One of the major challenges of the Covid-19 epidemic is managing the rapidly expanding scientific corpus that is published in journals, by health-related organizations, and on preprint servers. A new information retrieval (IR) research challenge aims to identify the best methods for retrieving scientific literature for the current and all future rapidly evolving pandemics. Researchers from the Department of Medical Informatics & Clinical Epidemiology (DMICE) are among the organizers of this new research challenge related to Covid-19. OHSU medical students overseen by DMICE are also annotating the output of systems for relevance to topics in the challenge.

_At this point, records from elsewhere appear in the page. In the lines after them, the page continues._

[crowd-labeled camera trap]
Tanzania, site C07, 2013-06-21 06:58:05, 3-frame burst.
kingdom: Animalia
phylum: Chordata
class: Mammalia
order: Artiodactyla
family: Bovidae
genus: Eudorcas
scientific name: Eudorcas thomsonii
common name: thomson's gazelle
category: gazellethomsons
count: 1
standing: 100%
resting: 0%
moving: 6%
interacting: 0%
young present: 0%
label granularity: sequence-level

The challenge is called TREC-COVID and aims to develop and evaluate methods to optimize search engines for the current and rapidly expanding number of scientific papers about Covid-19 and related topics. The challenge is being organized by a group of IR researchers from the Allen Institute for Artificial Intelligence (AI2), the National Institute of Standards and Technology (NIST), the National Library of Medicine (NLM), Oregon Health and Science University (OHSU), and the University of Texas Health Science Center at Houston (UTHealth). A press release and official Web site for the project have been posted. DMICE Chair William Hersh, MD is also maintaining a page about the project.

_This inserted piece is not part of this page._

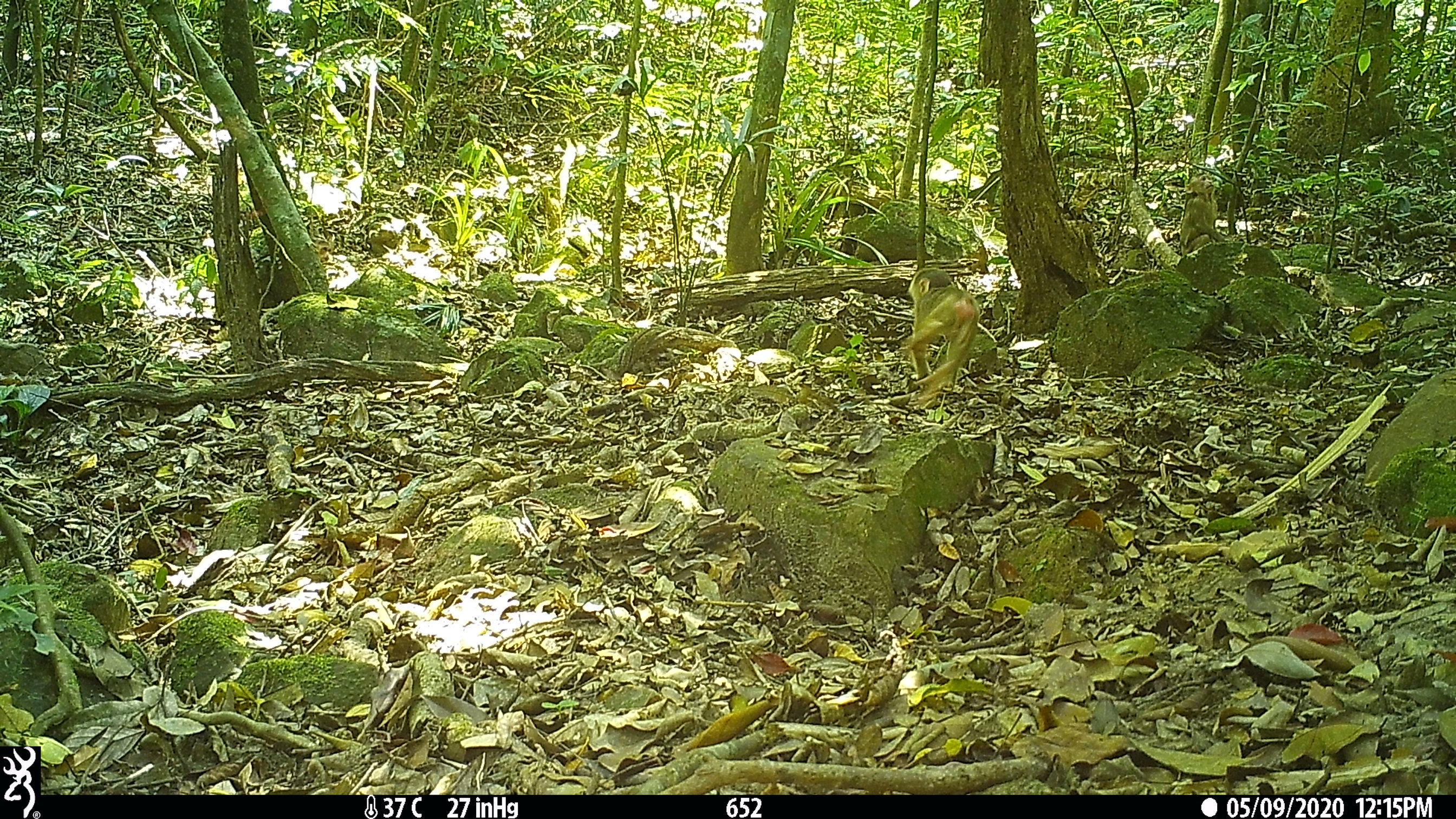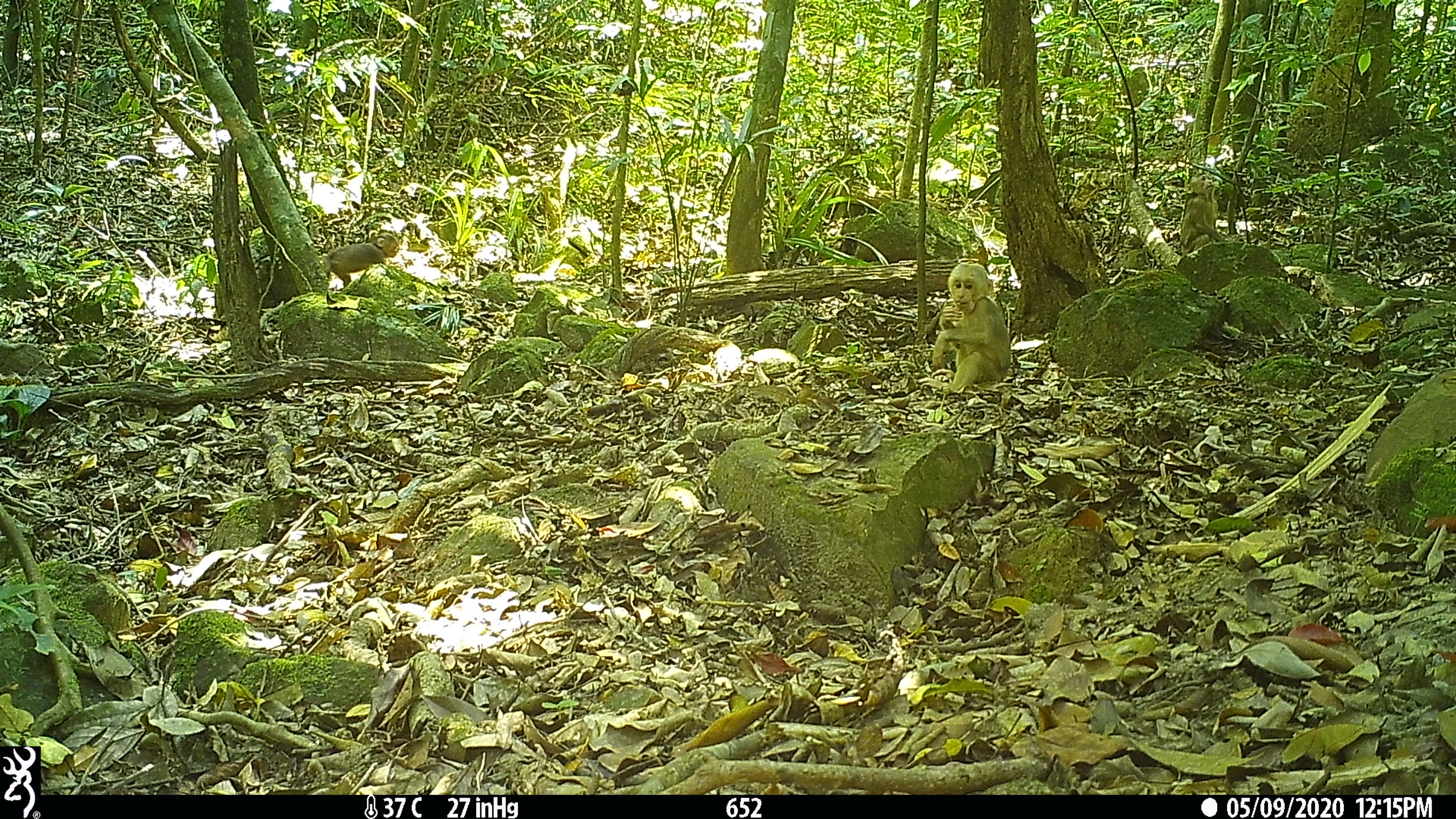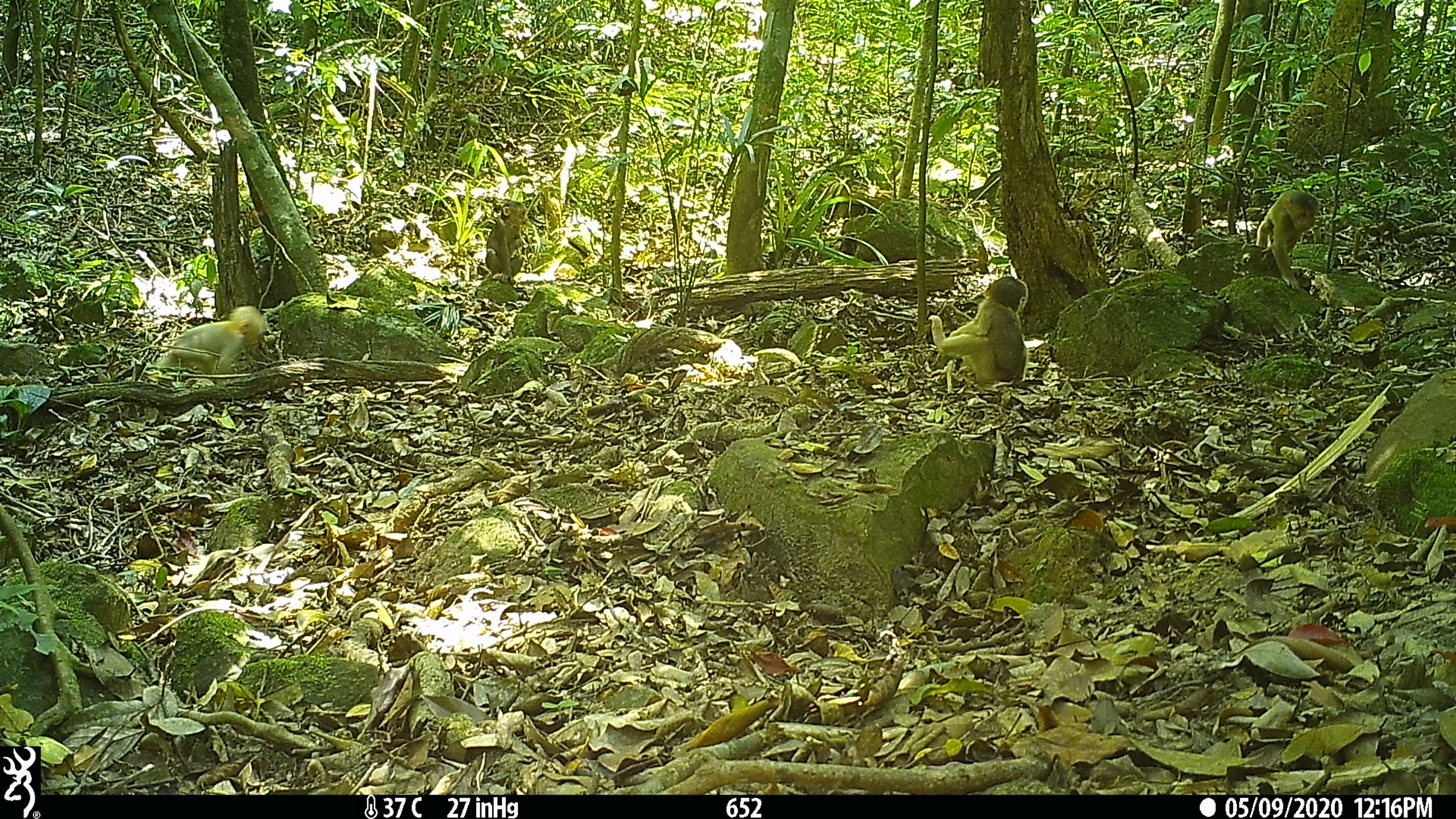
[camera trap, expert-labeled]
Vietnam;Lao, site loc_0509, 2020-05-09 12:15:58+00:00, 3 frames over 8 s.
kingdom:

TREC-COVID applies well-known IR evaluation methods from the NIST Text Retrieval Conference (TREC), an annual challenge evaluation that evaluates retrieval methods with data from news sources, Web sites, social media, and biomedical publications. In an IR challenge evaluation, there is typically a collection of documents or other content, a set of topics based on real-world information needs, and relevance assessments to determine which documents are relevant to each topic. Different research teams submit runs of the topics over the collection from their own search systems, from which metrics derived from recall and precision are calculated using the relevance judgments.

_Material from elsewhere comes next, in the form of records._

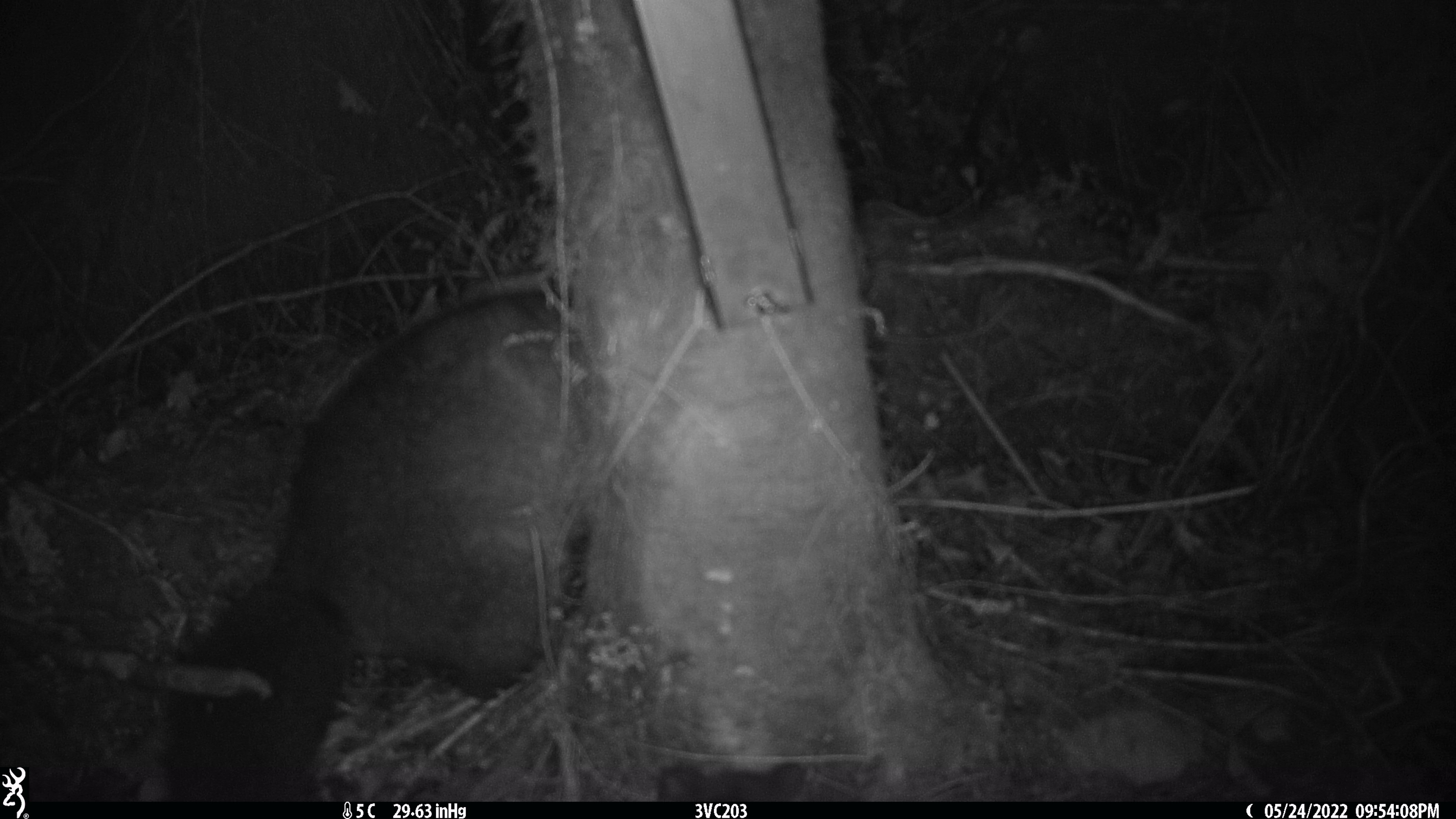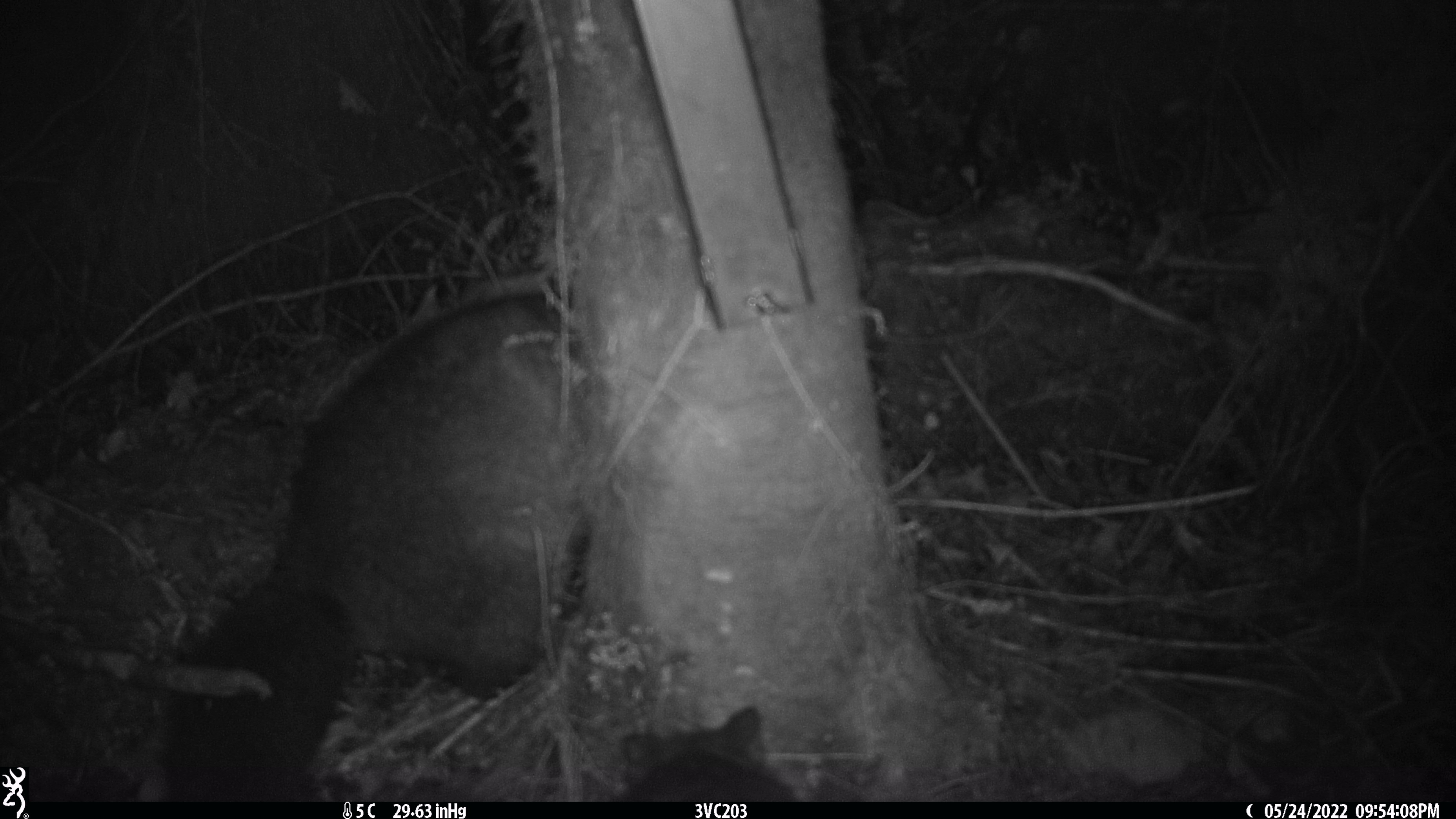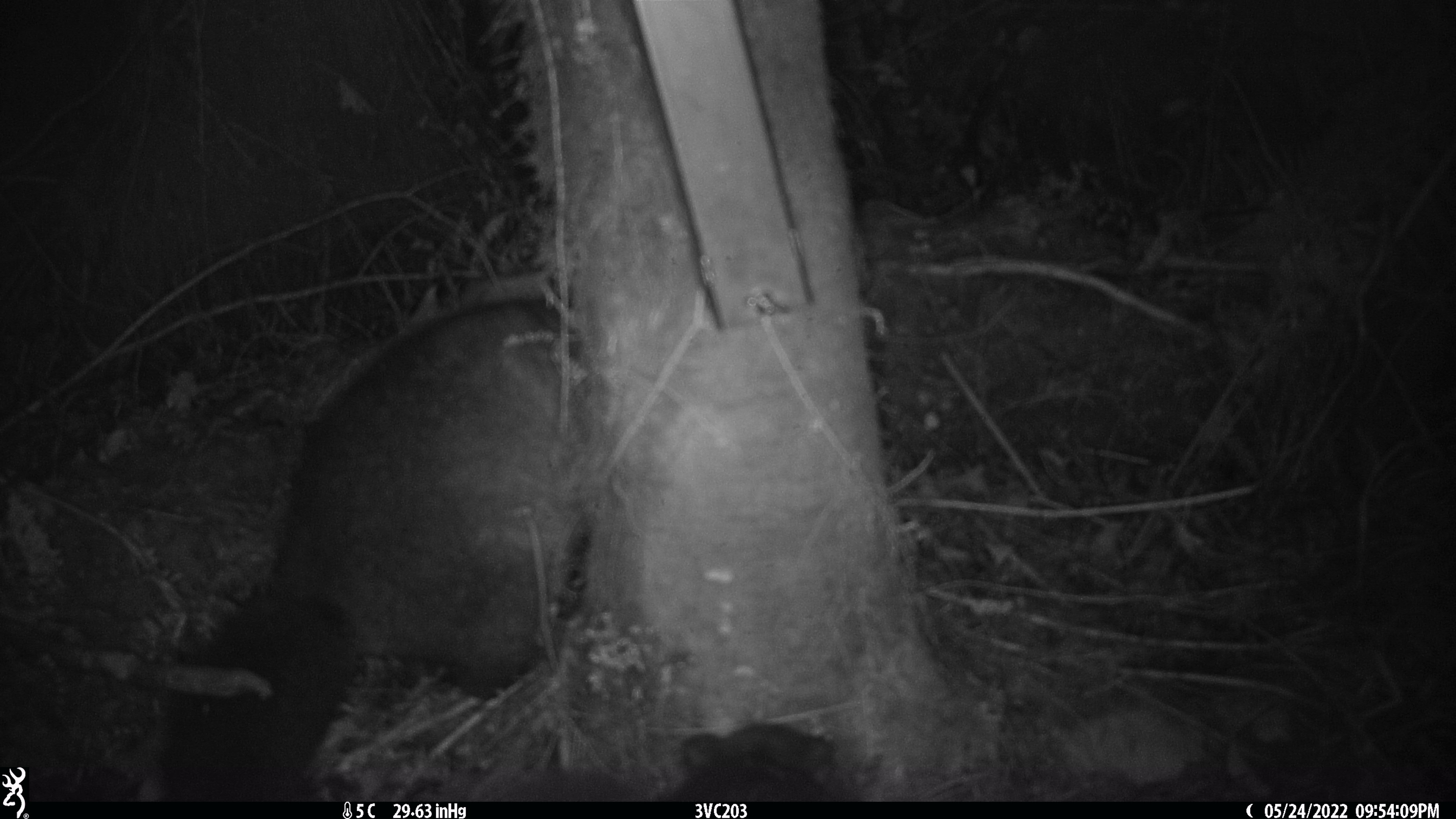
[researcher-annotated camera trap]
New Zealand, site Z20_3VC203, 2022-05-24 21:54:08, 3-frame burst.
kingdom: Animalia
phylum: Chordata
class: Mammalia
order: Diprotodontia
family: Phalangeridae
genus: Trichosurus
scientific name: Trichosurus vulpecula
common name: common brushtail possum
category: possum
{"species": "possum (common brushtail possum) (Trichosurus vulpecula)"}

The document collection for TREC-COVID comes from AI2, which has created the COVID-19 Open Research Dataset (CORD-19), a free resource of scholarly articles about COVID-19 and other coronaviruses. CORD-19 is updated weekly, although fixed versions will be used for each round of TREC-COVID. It includes not only articles published in journals but also those posted on preprint servers, including bioRxiv, medRxiv, and others. A preprint about the dataset and an article describing it also mention OHSU.